Reading passage:

[Start of Attachment]

G-spot
“The public seems to like our little c— stimulators. They are all very discreet, and beautifully packed, and they can carry it anywhere they want without being fearful of anyone catching them with such a possession.”
A Japanese schoolgirl costume hangs on the wall. Panties dangle from hooks around the big square table, a silky carnival of apple green and polka dots, ruffled garters and ribbons and slinky black net. There are purple furry handcuffs, and boxes of ribbed Trojans, plastic penis rings and Sta-Hard Cream, latex love dolls, raspberry-flavored stimulating gels, packages of yellow vibrating bath sponges and a 4-way self-stimulator called the “Heart-shaped G-spot.
Eleanor Leung calls The Pleasure Place a sensuality boutique, instead of a sex shop. “We offer an array of beautiful and sexy lingerie, makeup, we also have jewelry and shoes, everything that makes a woman feel good and beautiful, inside and outside. Of course, we have a huge selection of all kinds of toys that can enhance your sex life. We have over 200 toys in the house.”
The voice is clear, unhesitating, almost professorial.

[End of Attachment]

What is expected:
Recast the paragraph in the boutique text above that begins "Eleanor Leung calls The Pleasure Place" as a short bulleted list of its main facts.

Data:
[Start of Attachment]

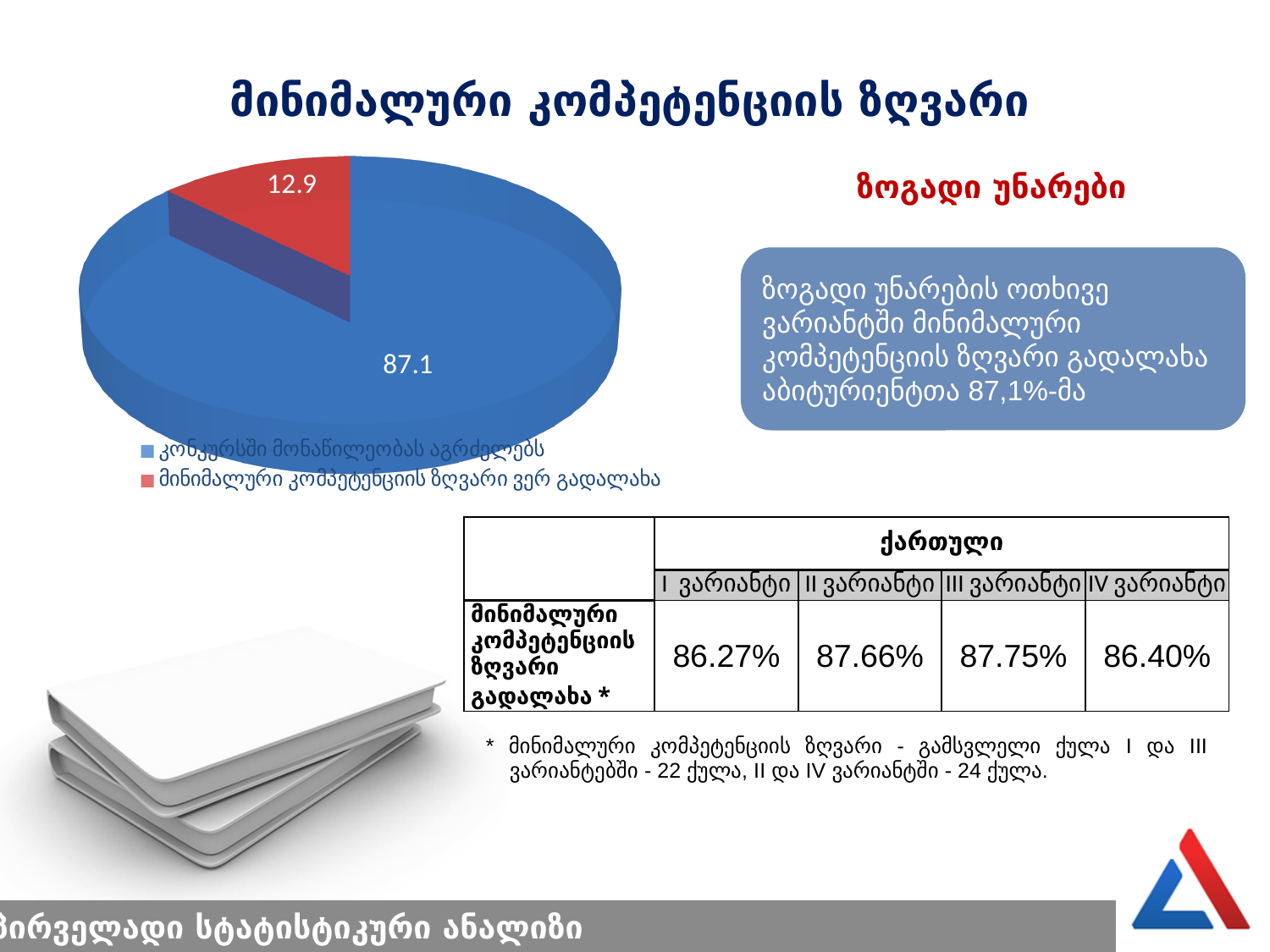
What kind of chart is shown on the slide? pie chart What colour is the slice labelled 12.9 in the pie chart? red What is the value of the slice labelled "კონკურსში მონაწილეობას აგრძელებს"? 87.1 Which slice of the pie chart is the largest? კონკურსში მონაწილეობას აგრძელებს How many entries does the pie chart legend list? 2 What is the value of the slice labelled "მინიმალური კომპეტენციის ზღვარი ვერ გადალახა"? 12.9 Which is larger: the slice for "კონკურსში მონაწილეობას აგრძელებს" or the slice for "მინიმალური კომპეტენციის ზღვარი ვერ გადალახა"? კონკურსში მონაწილეობას აგრძელებს What is the difference between the two slice values in the pie chart? 74.2 What is the total of the two slice values shown in the pie chart? 100 Which slice of the pie chart is the smallest? მინიმალური კომპეტენციის ზღვარი ვერ გადალახა How many slices does the pie chart have? 2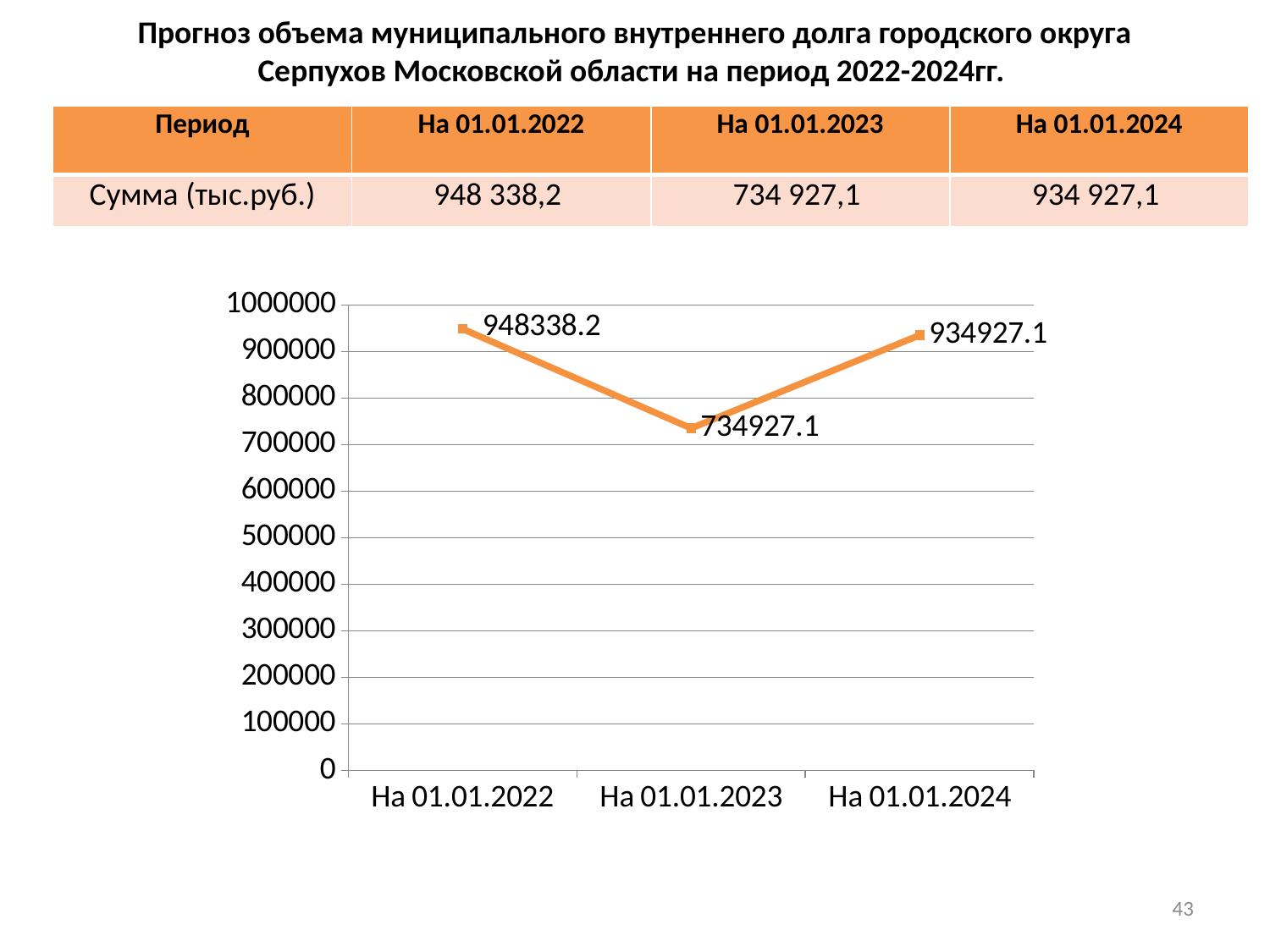
Is the value for На 01.01.2023 greater or less than 800000? less What kind of chart is shown on the slide? line chart Which period has the lowest value on the chart? На 01.01.2023 Which period has the highest value on the chart? На 01.01.2022 What is the value plotted for На 01.01.2024? 934927.1 What is the difference between the values for На 01.01.2022 and На 01.01.2023? 213411.1 Does the value fall or rise from На 01.01.2023 to На 01.01.2024? rise Which is larger, the value for На 01.01.2022 or the value for На 01.01.2024? На 01.01.2022 What is the value plotted for На 01.01.2022? 948338.2 What is the value plotted for На 01.01.2023? 734927.1 What is the difference between the values for На 01.01.2024 and На 01.01.2023? 200000 How many data points are plotted on the chart? 3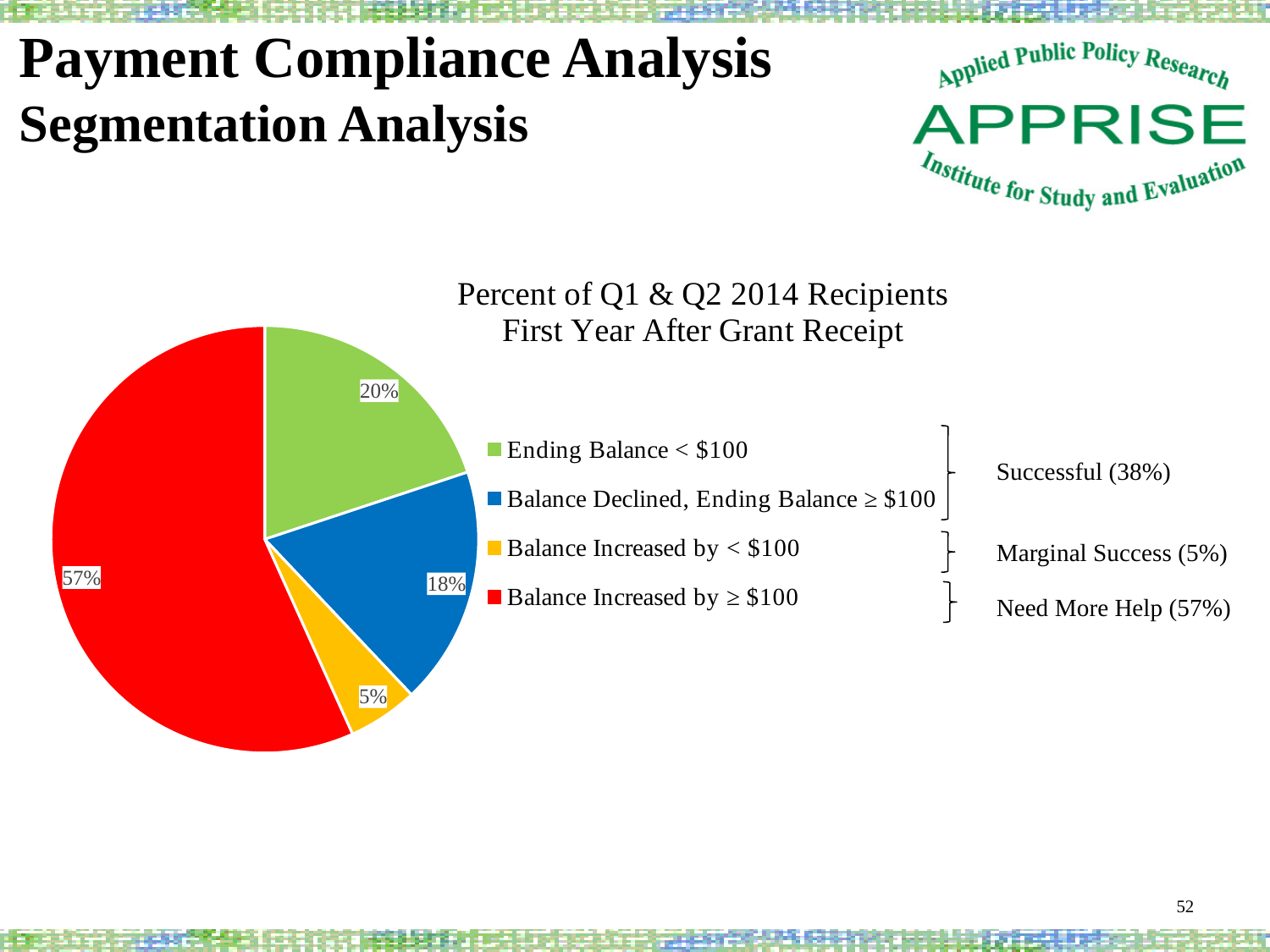
What percentage of recipients had a balance that declined with an ending balance ≥ $100? 18% What percentage of recipients had an ending balance < $100? 20% What kind of chart is shown on the slide? pie chart What colour is the slice for Balance Increased by ≥ $100? red What is the title of the chart? Percent of Q1 & Q2 2014 Recipients First Year After Grant Receipt What percentage of recipients had a balance increased by ≥ $100? 57% How many categories does the legend list? 4 Which category has the largest share of the pie? Balance Increased by ≥ $100 What percentage of recipients had a balance increased by < $100? 5% What is the difference between the share for Balance Increased by ≥ $100 and the share for Ending Balance < $100? 37% Which is larger: the share for Ending Balance < $100 or the share for Balance Declined, Ending Balance ≥ $100? Ending Balance < $100 Which category has the smallest share of the pie? Balance Increased by < $100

[End of Attachment]

Result below:
- Eleanor Leung calls The Pleasure Place a sensuality boutique rather than a sex shop.
- It sells lingerie, makeup, jewelry and shoes, meant to make a woman feel good and beautiful inside and out.
- It carries a large selection of toys to enhance one's sex life, with over 200 in the shop.